● **What is being asked**
Reproduce the forum thread about the exponential equation in full, word for word.

● **Given text**
:::

Question

hard Calculus I Question!

Answer 1

Oh snap!

Answer 2

If \[x _{1}, x _{2}\] are the solutions of the equation \[8^{3x ^{2}}=\frac{ 1 }{ 64^{5x+3} }\] Compute the value of \[\left| x _{1}-x _{2} \right|\]

Answer 3

first determine the quadratic
which may be some waht
2x^2 =-2*(5x+3)

Answer 4

(x1 -x2)^2 =(x1+x2)^2 -4x1.x2

Answer 5

@nincompoop

Answer 6

@matricked the first thing you wrote: 2x^2=-2(5x+3)
where did you get that?

Answer 7

I understand the 5x+3, but I don't know where you got 2x^2=-2

Answer 8

see
64^(5x+3)=(8^2)^(5x+3) =8^(2(5x+3))
hence
1/( 8^(2(5x+3) ) = 8^( - 2(5x+3))
hope u get it now

Answer 9

@matricked why did you want to make the exponent negative?

:::

● **Record set**
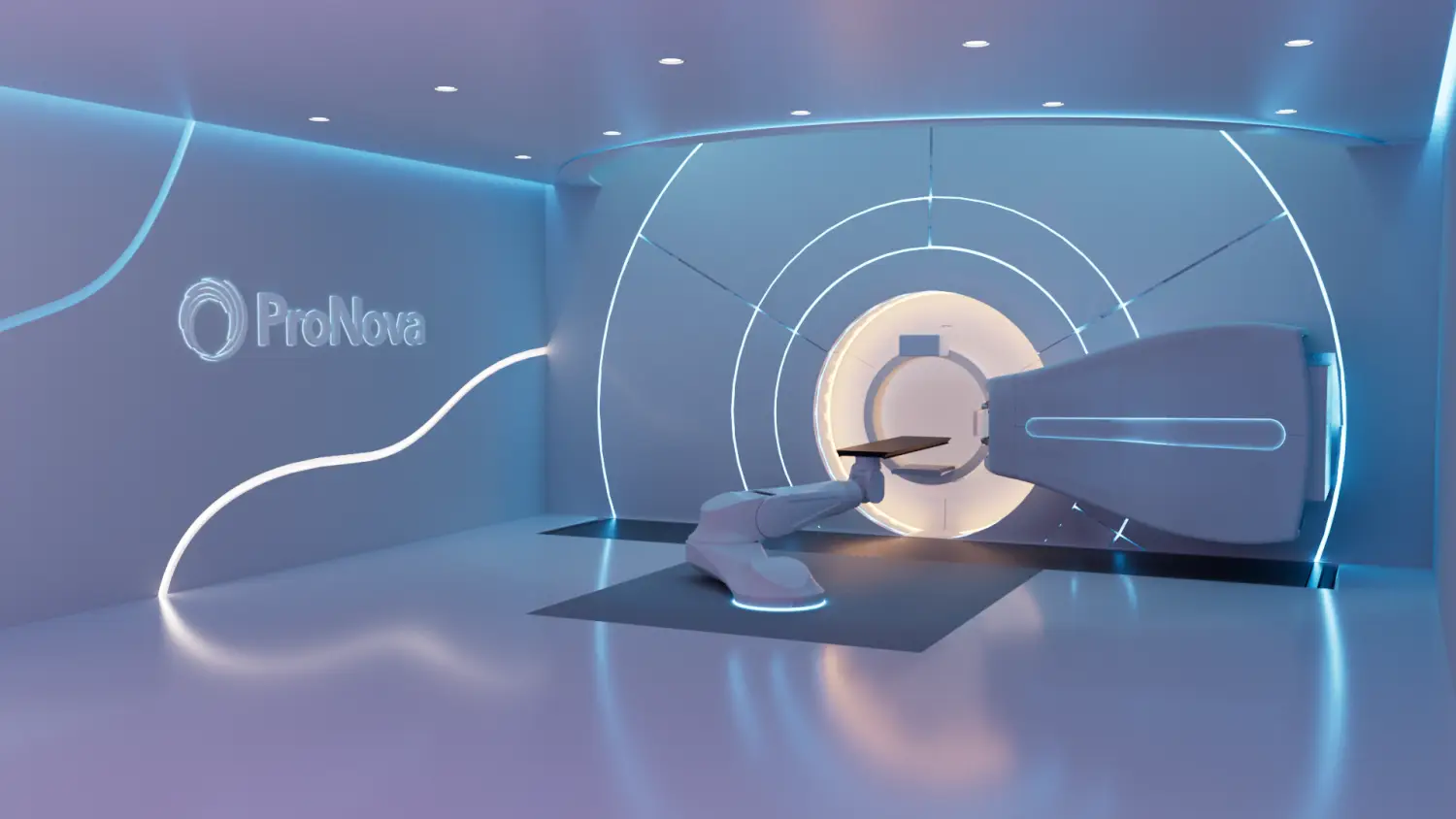 ProNova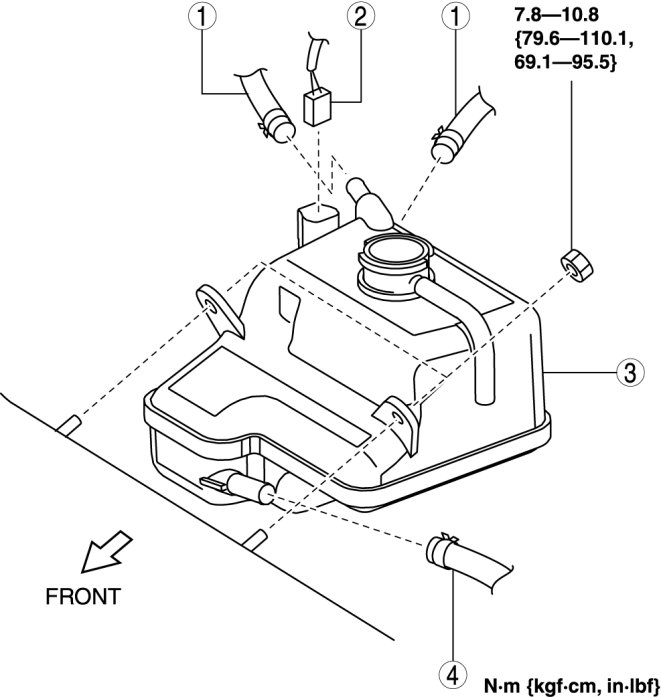 1

2

1

7.8—10.8
{79.6—110.1,
69.1—95.5}

3

FRONT

4

N·m {kgf·cm, in·lbf}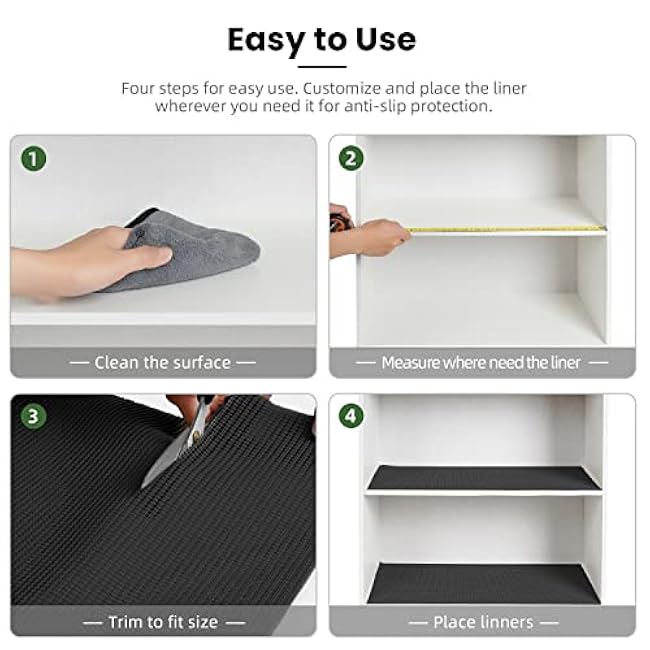 Easy to Use

Four steps for easy use. Customize and place the liner wherever you need it for anti-slip protection.

1

— Clean the surface —

2

— Measure where need the liner —

3

— Trim to fit size —

4

— Place linners —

:::

● **The answer**
Question

hard Calculus I Question!

Answer 1

Oh snap!

Answer 2

If \[x _{1}, x _{2}\] are the solutions of the equation \[8^{3x ^{2}}=\frac{ 1 }{ 64^{5x+3} }\] Compute the value of \[\left| x _{1}-x _{2} \right|\]

Answer 3

first determine the quadratic
which may be some waht
2x^2 =-2*(5x+3)

Answer 4

(x1 -x2)^2 =(x1+x2)^2 -4x1.x2

Answer 5

@nincompoop

Answer 6

@matricked the first thing you wrote: 2x^2=-2(5x+3)
where did you get that?

Answer 7

I understand the 5x+3, but I don't know where you got 2x^2=-2

Answer 8

see
64^(5x+3)=(8^2)^(5x+3) =8^(2(5x+3))
hence
1/( 8^(2(5x+3) ) = 8^( - 2(5x+3))
hope u get it now

Answer 9

@matricked why did you want to make the exponent negative?